As more COVID-19 vaccines are approved by regulatory bodies, attention will undoubtedly turn to the rollout. Vaccine nationalism – which occurs when national governments sign bilateral agreements with pharmaceutical manufacturers to supply their own populations with vaccines first – seems inevitable. While this approach is, to an extent, rational and will undoubtedly have domestic political advantages, there could be not only human consequences, but also economic ones as well.

International institutions such as the World Health Organization, the United Nations and GAVI – the vaccine alliance – among others, are trying to support the multilateral option to globally coordinate the COVID-19 vaccine effort. But this approach is not supported so far by some of the world’s leading economies, such as the US, who have been reluctant to commit and instead pursued direct bilateral deals with vaccine manufacturers.

While true that a vaccine nationalism approach would help improve the economic situation of those countries that can inoculate their populations, their economies would still depend on the concurrent recovery in other regions that have not been able to sufficiently immunize their populations against the virus. For example, more than 4% of US exports go to low or lower-middle income countries, including the Philippines, Vietnam or El Salvador.

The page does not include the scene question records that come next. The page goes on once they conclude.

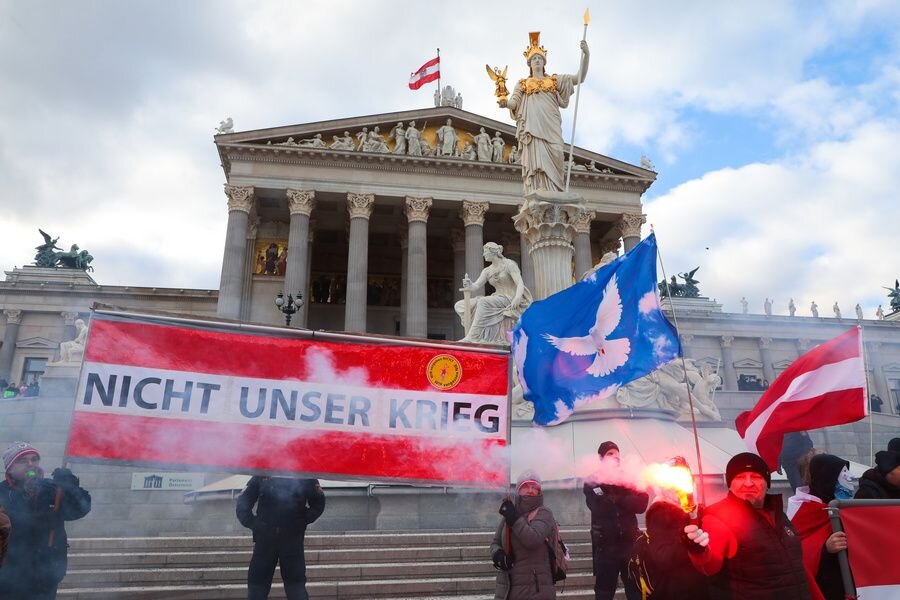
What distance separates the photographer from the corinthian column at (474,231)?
33125mm

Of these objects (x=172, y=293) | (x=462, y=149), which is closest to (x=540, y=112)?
(x=462, y=149)

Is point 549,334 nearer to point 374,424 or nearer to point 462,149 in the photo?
point 374,424

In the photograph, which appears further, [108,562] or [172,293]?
[172,293]

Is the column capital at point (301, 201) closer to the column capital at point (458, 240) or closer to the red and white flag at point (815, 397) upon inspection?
the column capital at point (458, 240)

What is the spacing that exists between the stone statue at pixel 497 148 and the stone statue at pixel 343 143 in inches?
316

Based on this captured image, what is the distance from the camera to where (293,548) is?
4.66 metres

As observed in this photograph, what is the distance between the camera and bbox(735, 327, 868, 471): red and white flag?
3.91 meters

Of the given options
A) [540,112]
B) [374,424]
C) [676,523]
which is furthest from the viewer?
[540,112]

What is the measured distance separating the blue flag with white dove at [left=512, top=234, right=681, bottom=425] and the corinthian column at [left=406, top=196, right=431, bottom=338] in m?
26.3

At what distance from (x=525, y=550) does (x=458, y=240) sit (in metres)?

There are key sectors that will not be able to bounce back until the global population is vaccinated. Travel, tourism and transportation are just three examples of these sectors that rely on a globally connected world to be fully functional. Only vaccinating the populations of individual countries will not be enough to see them return to full financial health, thereby prolonging the economic cost of COVID-19 for the world.

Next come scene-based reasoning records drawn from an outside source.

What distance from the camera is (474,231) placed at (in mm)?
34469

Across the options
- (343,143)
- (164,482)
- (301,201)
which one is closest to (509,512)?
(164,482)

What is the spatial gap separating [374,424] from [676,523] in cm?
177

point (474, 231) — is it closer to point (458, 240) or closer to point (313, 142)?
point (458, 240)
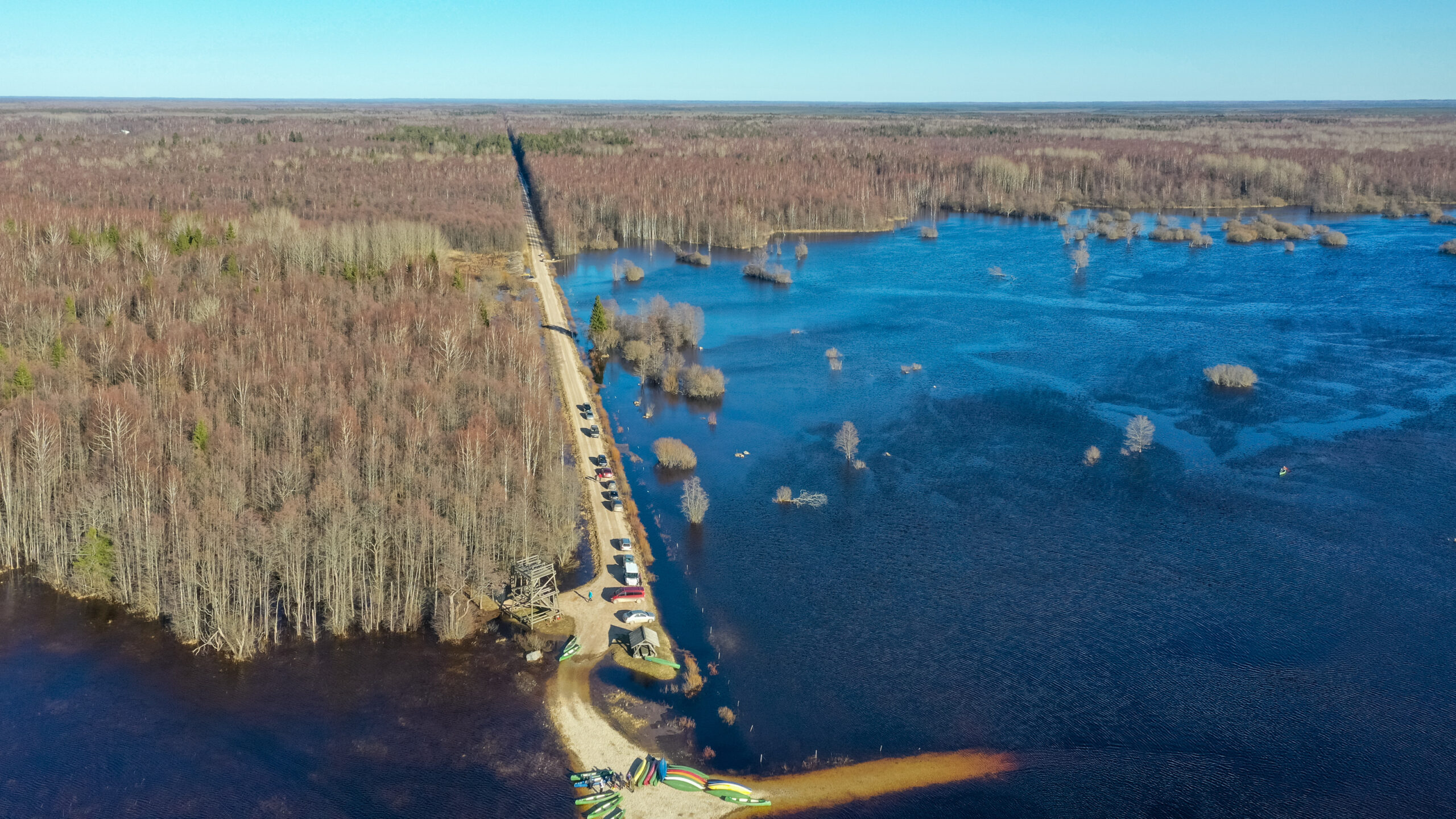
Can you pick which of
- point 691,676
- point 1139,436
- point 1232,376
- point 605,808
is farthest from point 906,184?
point 605,808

A RAND Europe report analyzing the costs of vaccine nationalism has the numbers to back this up. The research shows that given the enormous costs of the current disruption to the global economy, the introduction of a vaccine, and shared global access to vaccines, would have substantial economic benefits. These benefits would be significantly reduced by vaccine nationalism.

For example, if the vaccine-producing countries, such as the US, EU-27, UK, China, India and Russia, can inoculate a sufficiently large share of their populations, the estimated loss for the world economy in GDP would reduce from 3.7% to 1.3%. However, the lack of access to vaccines for the rest of the world would still result in a GDP loss of up to $1.2 trillion per year, or about $103 billion a month.

The large number of bilateral deals between national governments and producers of current vaccine candidates has resulted in a patchwork of agreements which could affect the pricing of vaccines as wealthier countries bid for limited vaccine supplies. Eventually this could lead to the pricing out or denying, at least initially, of governments of less wealthy countries’ access to some vaccines.

In fact, there is a strong argument that the major economies have more to gain by helping to make an effective vaccine widely available globally.

Based on estimates by Oxfam International in 2020, it would cost $25 billion to supply lower-income countries with vaccines. The US, the UK, the EU and other high-income countries combined could lose about $119 billion a year if the poorest countries are denied a supply. But if these high-income countries would provide the finance for the supply of vaccines, there could be a benefit-to-cost ratio of 4.8 to 1. This means that for every $1 spent, high-income countries would get back about $4.80. This demonstrates the economic incentives to global coordination in vaccine production and distribution.

The costs of global vaccine development and distribution pale in comparison to the enormous cost of economic disruption globally, with governments spending trillions to support workers and sectors severely impacted by the pandemic. This speaks to renewed and substantially larger investment in supporting global vaccine distribution. Ultimately, it could be in the national economic interest to cooperate globally.

Marco Hafner is a senior economist and research leader at RAND Europe.